Retrospective observational analysis of mucolytic prescriptions in 99 Phe508del homozygous patients. The age, gender, and presciprtion status of the three mucolytics was recorded at baseline and after one year of Kaftrio use. McNemar?s test used to assess for change in the use of each mucolytic individually, and a Wilcoxon Signed-Rank test to asses for a change in total mucolytic use. A Bonferroni Correction was employed to account for multiple comparison.

Results

Final analysis performed on 99 individuals (53% female, age range 19-59, mean 30.4 years, median 29 years).
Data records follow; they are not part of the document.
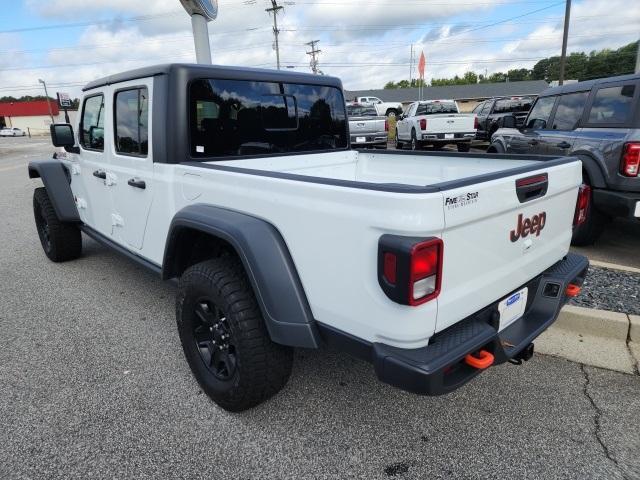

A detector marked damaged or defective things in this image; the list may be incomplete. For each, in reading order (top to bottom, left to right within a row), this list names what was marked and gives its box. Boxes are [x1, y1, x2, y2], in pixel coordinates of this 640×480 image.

pavement crack [580, 364, 632, 480]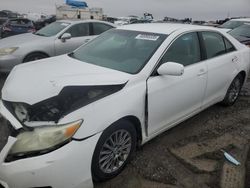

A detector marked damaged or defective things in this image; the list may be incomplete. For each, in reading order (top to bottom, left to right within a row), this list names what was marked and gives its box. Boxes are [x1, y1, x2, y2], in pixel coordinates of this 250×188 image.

crumpled hood [1, 54, 131, 104]
broken headlight [3, 84, 124, 122]
broken headlight [6, 119, 82, 161]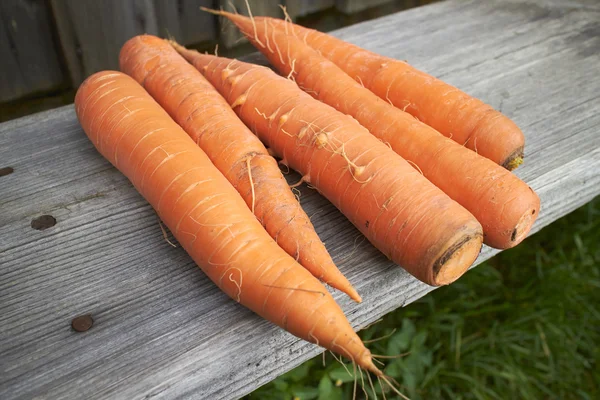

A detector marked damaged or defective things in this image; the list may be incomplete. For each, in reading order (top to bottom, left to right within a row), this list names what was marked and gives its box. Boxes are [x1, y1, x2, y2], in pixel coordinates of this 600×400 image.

rusty nail hole [71, 314, 94, 332]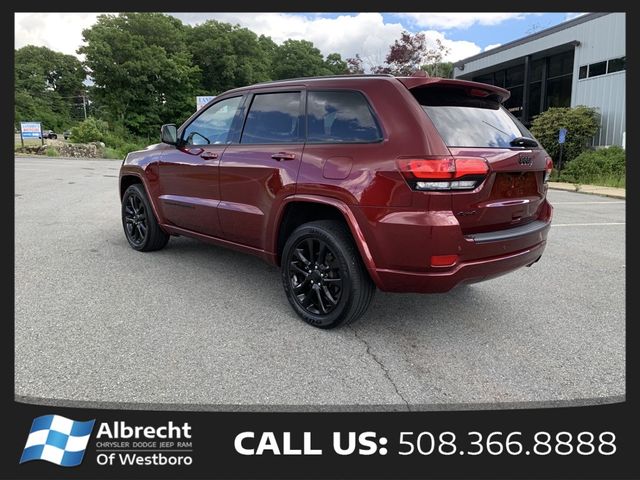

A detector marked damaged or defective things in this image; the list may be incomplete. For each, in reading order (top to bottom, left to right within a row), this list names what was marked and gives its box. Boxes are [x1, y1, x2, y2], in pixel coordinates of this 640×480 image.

crack in pavement [350, 324, 410, 410]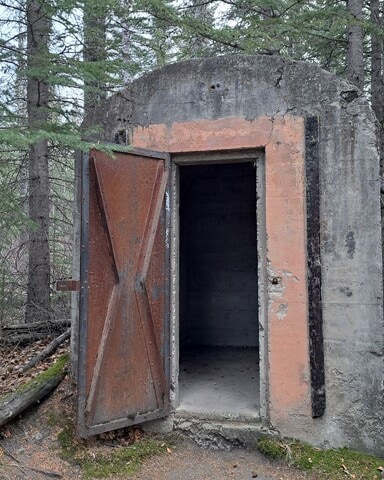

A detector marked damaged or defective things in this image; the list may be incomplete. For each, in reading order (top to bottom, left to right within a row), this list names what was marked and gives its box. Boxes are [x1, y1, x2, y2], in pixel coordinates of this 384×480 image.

rusty metal door [77, 148, 170, 436]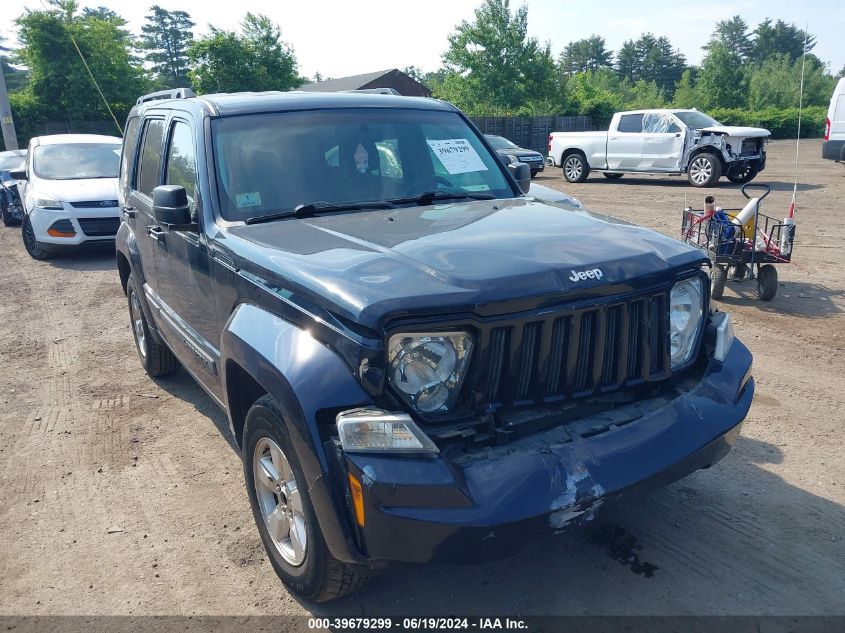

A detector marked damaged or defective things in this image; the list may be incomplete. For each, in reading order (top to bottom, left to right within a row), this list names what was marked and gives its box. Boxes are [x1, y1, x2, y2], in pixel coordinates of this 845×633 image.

damaged white car [548, 108, 772, 186]
cracked headlight [672, 276, 704, 366]
cracked headlight [386, 330, 472, 414]
damaged front bumper [336, 336, 752, 564]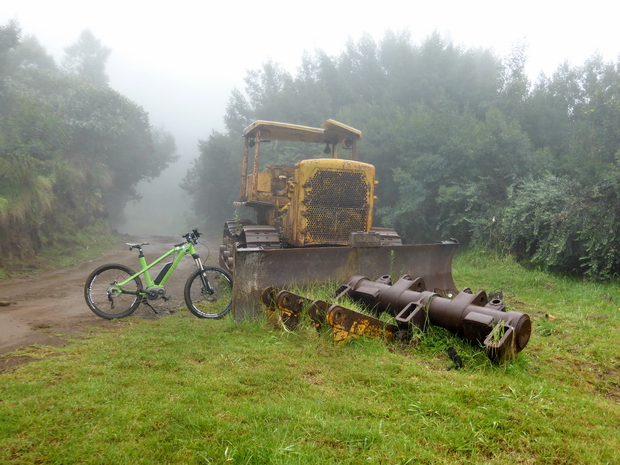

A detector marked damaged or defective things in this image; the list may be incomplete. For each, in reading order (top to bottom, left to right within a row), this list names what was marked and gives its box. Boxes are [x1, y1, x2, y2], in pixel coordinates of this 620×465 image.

rusty attachment [336, 274, 532, 360]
We found a significant decrease in the use of Dornase (p=4x10-7) and HTS (p=8x10-7), but not carbocisteine once we accounted for multiple tests (p=0.02). This may partially reflect lower baseline carbocisteine use. There was a significant decrease in overall mucolytic prescription (p=9x10-9)

Conclusion

Kaftrio reduces the prescription of Dornase alfa and HTS and overall mucolytic prescription in these patients. No significant reduction in carbocisteine presciption, though limited by sample size. This reinforces the role of Kaftrio in reducing the treatment burden in cystic fibrosis patients.